**Vorgegebener Text**

= = =

Für diesen Zweck haben wir einen simplen Risikoindikator ermittelt. Dieser Indikator (GREEKRISK) ergibt sich aus der der Renditedifferenz zwischen den 10-jährigen griechischen Staatsanleihenrenditen und der Durchschnittsrendite vergleichbarer Staatsanleihen aus Italien, Spanien und Portugal. Durch diese Berechnung wird das allgemeine Risiko der Peripheriemärkte in der Eurozone zu einem großen Teil eliminiert. Der Vorteil dieser Kennzahl gegenüber Credit Default Spreads (CDS) liegt darin, dass letztere ein extrem volatiles Handelsmuster an den Tag legen.
Die nachfolgende Graphik zeigt die Entwicklung von GREEKRISK seit 2009 und stellt dar, wie dieser Indikator von wichtigen politischen und wirtschaftlichen Ereignissen beeinflusst wurde:
Legende: | ||
a) Pasok gewinnt die Wahlen | h) Rücktritt des Premierministers | o) Emission eines 3 Mrd.-Eurobonds |
b) Erstes Sparpaket | i) Umschuldung | p) Vorgezogene Präsidentenwahlen |
c) Erstes Hilfsprogramm | j) Wahlen ohne Sieger | q) EZB kündigt QE-Programm an |
d) Neues Sparpaket | k) Neue Demokratie gewinnt die Wahlen | r) Syriza gewinnt die Wahlen |
e) Budget 2011 bewilligt | l) Draghi-Rede: „Whatever it takes“ | s) Verlängerung des Euroländer-Kredits |
f) Portugal Hilfsprogramm | m) Neuerliches Sparpaket | t) Aufschub für die IWF-Zahlung |
g) Zweites Griechenland-Hilfsprogramm | n) Demokratische Linke verlässt die Regierung |
Was man sofort erkennt: unser Risikoindikator GREEKRISK, der seit dem letzten Herbst wieder zu steigen begann, befindet sich nach wie vor deutlich unterhalb des Höchstniveaus der letzten Krise. Wir befinden uns zwar nicht im „Panik-Modus“, aber Renditen von über 10% zeigen, wie besorgt die Investoren sind.

= = =

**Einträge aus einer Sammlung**
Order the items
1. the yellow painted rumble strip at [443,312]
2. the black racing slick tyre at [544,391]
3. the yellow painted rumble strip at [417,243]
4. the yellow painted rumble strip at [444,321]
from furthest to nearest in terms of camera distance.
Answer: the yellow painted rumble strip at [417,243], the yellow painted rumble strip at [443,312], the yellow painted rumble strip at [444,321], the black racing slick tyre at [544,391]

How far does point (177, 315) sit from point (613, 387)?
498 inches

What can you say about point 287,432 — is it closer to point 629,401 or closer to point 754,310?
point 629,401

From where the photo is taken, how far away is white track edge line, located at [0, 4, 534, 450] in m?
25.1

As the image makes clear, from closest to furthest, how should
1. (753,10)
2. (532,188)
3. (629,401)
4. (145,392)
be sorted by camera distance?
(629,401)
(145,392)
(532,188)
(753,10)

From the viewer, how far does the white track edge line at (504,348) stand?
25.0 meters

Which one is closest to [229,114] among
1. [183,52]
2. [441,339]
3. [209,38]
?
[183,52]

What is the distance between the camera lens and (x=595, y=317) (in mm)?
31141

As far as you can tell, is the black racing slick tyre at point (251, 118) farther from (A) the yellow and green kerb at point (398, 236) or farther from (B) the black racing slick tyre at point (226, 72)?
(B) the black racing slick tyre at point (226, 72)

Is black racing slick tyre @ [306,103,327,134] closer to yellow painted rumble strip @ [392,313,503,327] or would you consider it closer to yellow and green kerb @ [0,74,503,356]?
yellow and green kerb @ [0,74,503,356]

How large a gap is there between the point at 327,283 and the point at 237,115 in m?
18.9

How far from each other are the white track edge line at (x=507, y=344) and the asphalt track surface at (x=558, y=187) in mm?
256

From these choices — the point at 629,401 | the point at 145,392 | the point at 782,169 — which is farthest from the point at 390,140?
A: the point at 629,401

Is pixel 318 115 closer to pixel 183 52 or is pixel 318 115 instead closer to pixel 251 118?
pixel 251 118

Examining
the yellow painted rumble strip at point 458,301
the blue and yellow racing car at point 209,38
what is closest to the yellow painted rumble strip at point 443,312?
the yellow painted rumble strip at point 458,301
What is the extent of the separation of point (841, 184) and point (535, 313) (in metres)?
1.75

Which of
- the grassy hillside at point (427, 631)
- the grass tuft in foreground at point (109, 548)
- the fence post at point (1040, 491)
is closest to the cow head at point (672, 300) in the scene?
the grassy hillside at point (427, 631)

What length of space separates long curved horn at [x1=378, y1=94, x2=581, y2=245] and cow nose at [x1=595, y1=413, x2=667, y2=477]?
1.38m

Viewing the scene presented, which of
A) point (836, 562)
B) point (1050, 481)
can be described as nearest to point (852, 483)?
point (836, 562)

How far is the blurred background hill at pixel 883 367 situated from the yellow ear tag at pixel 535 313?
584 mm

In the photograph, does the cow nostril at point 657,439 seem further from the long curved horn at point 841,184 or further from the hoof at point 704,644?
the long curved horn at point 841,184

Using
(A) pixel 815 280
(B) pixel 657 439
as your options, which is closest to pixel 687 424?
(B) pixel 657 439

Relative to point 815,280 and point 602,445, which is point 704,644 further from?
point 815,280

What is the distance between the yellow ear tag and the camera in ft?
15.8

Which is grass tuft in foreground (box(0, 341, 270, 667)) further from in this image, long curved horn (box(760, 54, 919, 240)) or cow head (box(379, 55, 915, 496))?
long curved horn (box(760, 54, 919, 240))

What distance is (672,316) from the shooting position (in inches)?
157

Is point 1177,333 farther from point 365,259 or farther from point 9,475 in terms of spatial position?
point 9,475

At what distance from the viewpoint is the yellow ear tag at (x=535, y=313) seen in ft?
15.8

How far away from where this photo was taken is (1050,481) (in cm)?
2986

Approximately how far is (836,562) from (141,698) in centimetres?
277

= = =

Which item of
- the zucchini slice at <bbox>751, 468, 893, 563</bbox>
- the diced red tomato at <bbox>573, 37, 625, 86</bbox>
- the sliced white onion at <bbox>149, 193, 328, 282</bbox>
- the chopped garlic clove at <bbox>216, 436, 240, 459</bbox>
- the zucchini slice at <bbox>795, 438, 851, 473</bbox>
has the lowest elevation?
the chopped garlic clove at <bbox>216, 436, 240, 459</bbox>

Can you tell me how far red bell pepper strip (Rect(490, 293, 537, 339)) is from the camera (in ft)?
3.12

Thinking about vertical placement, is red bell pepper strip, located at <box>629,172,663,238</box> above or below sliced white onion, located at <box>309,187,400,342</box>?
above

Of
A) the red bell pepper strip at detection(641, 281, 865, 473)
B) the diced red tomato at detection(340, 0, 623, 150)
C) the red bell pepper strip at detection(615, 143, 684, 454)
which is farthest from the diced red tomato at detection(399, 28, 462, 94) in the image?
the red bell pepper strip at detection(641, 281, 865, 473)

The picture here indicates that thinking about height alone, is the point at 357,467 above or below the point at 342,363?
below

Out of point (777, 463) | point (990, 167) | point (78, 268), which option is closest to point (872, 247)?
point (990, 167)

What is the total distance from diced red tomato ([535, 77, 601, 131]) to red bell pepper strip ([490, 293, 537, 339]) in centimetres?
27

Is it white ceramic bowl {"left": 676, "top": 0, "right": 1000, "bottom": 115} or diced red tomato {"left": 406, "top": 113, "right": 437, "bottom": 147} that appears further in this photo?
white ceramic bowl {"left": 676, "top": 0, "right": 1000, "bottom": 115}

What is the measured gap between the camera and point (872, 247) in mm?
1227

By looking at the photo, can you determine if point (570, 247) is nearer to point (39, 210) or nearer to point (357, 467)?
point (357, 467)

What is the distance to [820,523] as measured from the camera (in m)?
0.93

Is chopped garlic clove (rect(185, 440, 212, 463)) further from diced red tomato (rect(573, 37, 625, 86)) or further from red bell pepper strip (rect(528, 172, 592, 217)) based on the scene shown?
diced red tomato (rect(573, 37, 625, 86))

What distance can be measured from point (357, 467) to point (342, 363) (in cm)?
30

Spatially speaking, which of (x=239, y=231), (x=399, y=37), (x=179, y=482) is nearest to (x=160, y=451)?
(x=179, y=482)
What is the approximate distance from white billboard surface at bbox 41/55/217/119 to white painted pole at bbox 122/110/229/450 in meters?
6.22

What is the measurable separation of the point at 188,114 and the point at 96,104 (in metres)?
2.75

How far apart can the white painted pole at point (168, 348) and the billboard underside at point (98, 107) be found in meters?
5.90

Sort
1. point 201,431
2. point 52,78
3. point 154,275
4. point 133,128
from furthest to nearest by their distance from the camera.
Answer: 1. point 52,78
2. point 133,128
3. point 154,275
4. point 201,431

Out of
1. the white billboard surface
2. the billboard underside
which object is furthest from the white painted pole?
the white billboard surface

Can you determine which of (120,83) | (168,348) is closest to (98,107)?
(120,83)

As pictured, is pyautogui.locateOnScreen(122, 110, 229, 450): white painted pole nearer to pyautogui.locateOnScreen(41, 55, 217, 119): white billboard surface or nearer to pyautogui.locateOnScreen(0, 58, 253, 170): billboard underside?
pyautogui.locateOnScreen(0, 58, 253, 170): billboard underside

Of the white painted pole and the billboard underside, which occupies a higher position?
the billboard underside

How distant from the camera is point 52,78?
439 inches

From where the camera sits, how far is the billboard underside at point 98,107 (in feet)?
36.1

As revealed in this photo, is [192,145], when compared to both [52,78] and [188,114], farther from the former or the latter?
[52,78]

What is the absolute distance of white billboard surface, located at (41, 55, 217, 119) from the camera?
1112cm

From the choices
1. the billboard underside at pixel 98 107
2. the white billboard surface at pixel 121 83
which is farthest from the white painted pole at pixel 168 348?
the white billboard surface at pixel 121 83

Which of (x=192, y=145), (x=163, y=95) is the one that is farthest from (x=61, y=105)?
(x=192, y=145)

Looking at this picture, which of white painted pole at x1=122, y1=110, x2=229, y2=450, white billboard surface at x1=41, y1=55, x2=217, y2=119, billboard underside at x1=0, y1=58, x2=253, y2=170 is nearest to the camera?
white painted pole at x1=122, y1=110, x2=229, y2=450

= = =

**Anweisungen**
A – Tausche in der Liste von der Zeile mit „How far apart“ bis zur Zeile mit „4. point 201,431“ das Wort „Sort“ gegen „Rank“ aus. Gib nur diese Zeilen wieder, sonst unverändert.
B – Setze den Text über den Risikoindikator GREEKRISK nach seinem letzten Satz fort.

**Antworten je Aufgabe**
A –
How far apart can the white painted pole at point (168, 348) and the billboard underside at point (98, 107) be found in meters?
5.90

Rank
1. point 201,431
2. point 52,78
3. point 154,275
4. point 133,128
from furthest to nearest by their distance from the camera.
Answer: 1. point 52,78
2. point 133,128
3. point 154,275
4. point 201,431

B –
Der zweite bedeutende Aspekt ist der Umstand, dass sich zahlreiche zwischenzeitliche Erfolge als äußerst kurzlebig erwiesen haben. Hilfsprogramme führten nur kurzfristig zu Renditerückgängen, während einige Maßnahmen, die als große Erfolge gefeiert wurden, innerhalb weniger Wochen oder Monate wieder verpufften (wie z.B. die Umschuldung im März 2012 oder die Rückkehr Griechenlands als Emittent am internationalen Anleihemarkt im Vorjahr).
Deshalb sind die Hoffnungen, dass die Risiken selbst bei einer Einigung der beteiligten Seiten im Jahresverlauf nicht doch wieder aufleben, gering. Gideon Rachmann, ein anerkannter Finanzjournalist hat deshalb (hoffentlich) unrecht, wenn er in der Financial Times schreibt: „unabhängig davon, welche Entscheidungen getroffen werden – sämtliche Varianten führen zum Chaos“.
Der Zusammenhang zwischen dem Griechenland-Risiko und dem Euro-USD-Kurs ist signifikant – zumindest seit 2014 wie der nachfolgende Chart beweist:
Zwar sind Korrelation und Kausalität zwei unterschiedliche Dinge, und die Entwicklung des Euro hängt zweifelsohne nicht nur von jener in Griechenland ab. Jedoch suggeriert der Chart einen massiven Einfluss. Seit Anfang 2014 beträgt der Korrelationskoeffizient minus 0,96.
Etwas überraschend stieg der Euro gegenüber dem US-Dollar im Juni von 1,093 auf 1,135, während der griechische Risikoindikator (GREEKRISK) um 11% zulegte. Es bleibt unklar worauf das zurückzuführen ist: Entweder setzen die Devisenhändler darauf, dass es keinen Grexit geben wird, oder – unabhängig von Griechenland – die nunmehr geringere Wahrscheinlichkeit einer Zinserhöhung seitens der Fed vor Jahresende schwächt den US-Dollar.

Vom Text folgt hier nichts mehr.